Mousetrap. I wanted to play mousetrap. You roll your dice, you move your nice. Nobody gets hurt. (Bob the Tomato)
I’ve been quiet lately. I know that. I’ve struggled to find words to say, and not just here.
But how do you find the words to express what is happening when what is happening is so awful it hurts to breathe?
Because that is where I am right now. And I’m torn between finally speaking all the truth that the careful readers figured out long ago about the hell I’ve lived or staying silent. On the one hand, I finally get to speak the truth because there’s no reason to pretend or lie anymore. On the other, if I do, am I just saying it to air my dirty laundry and get it off my chest or am I saying it to empower other people with my story?
How does one balance the need to share a powerful story of survival as a means of taking one’s power that had been stripped for so long back with the need to temper that honesty with some discretion?
I don’t know.
Throughout history, women have been held to a different standard than men in all aspects of life and society and they have also always had a different set of rules and expectations to live by.
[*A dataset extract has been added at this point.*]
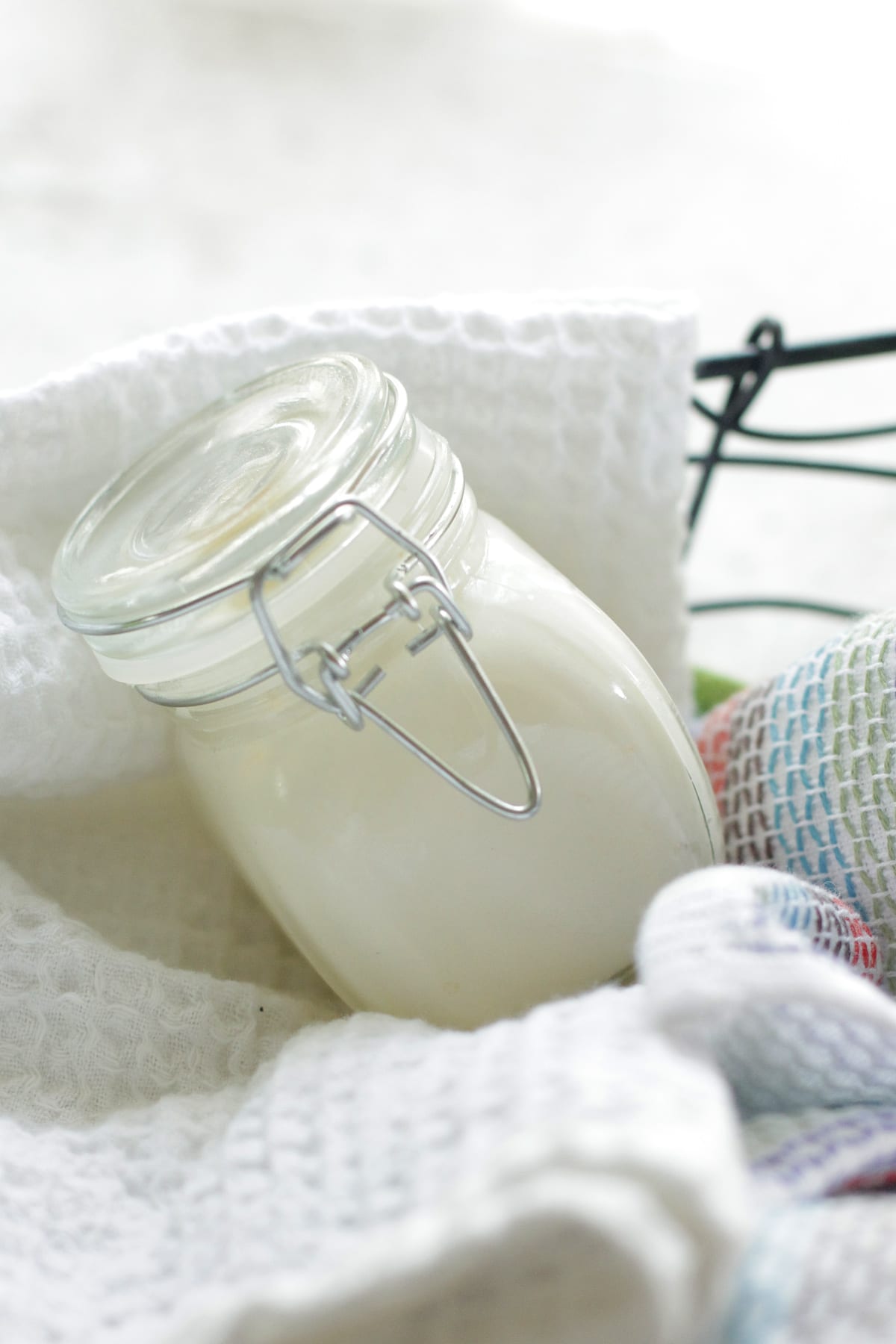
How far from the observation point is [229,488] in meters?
0.29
It is only in the last century that we have seen a shift but I know that the shift is not complete and where I find myself today is a perfect illustration of how disproportionate things are.
Why?
Because I’m afraid to speak my truth or even to say a single word to acknowledge what is happening in my world that has me so knotted and tangled up in a mess that I can barely put two sentences together.
The life I planned on living and the rocker I planned on growing old in are no longer there and the promises made a thousand times have been broken.
It’s not just the questions of what I will do now or where is home…
It’s not just wondering what I will need to do to survive…
It’s knowing I sacrificed my career, my independence, and my happiness on the altar and I gave my all and knowing the same was not given to me…
It’s knowing that however the chips fall, women are always scrutinized for their truth in ways men are not…
It’s knowing that even indirect truth like this puts me in danger…
Mousetrap.
You roll your dice.
You move your nice.
Nobody gets hurt except the one caught in the trap.
Still praying for God to intercede and lighten your burdens.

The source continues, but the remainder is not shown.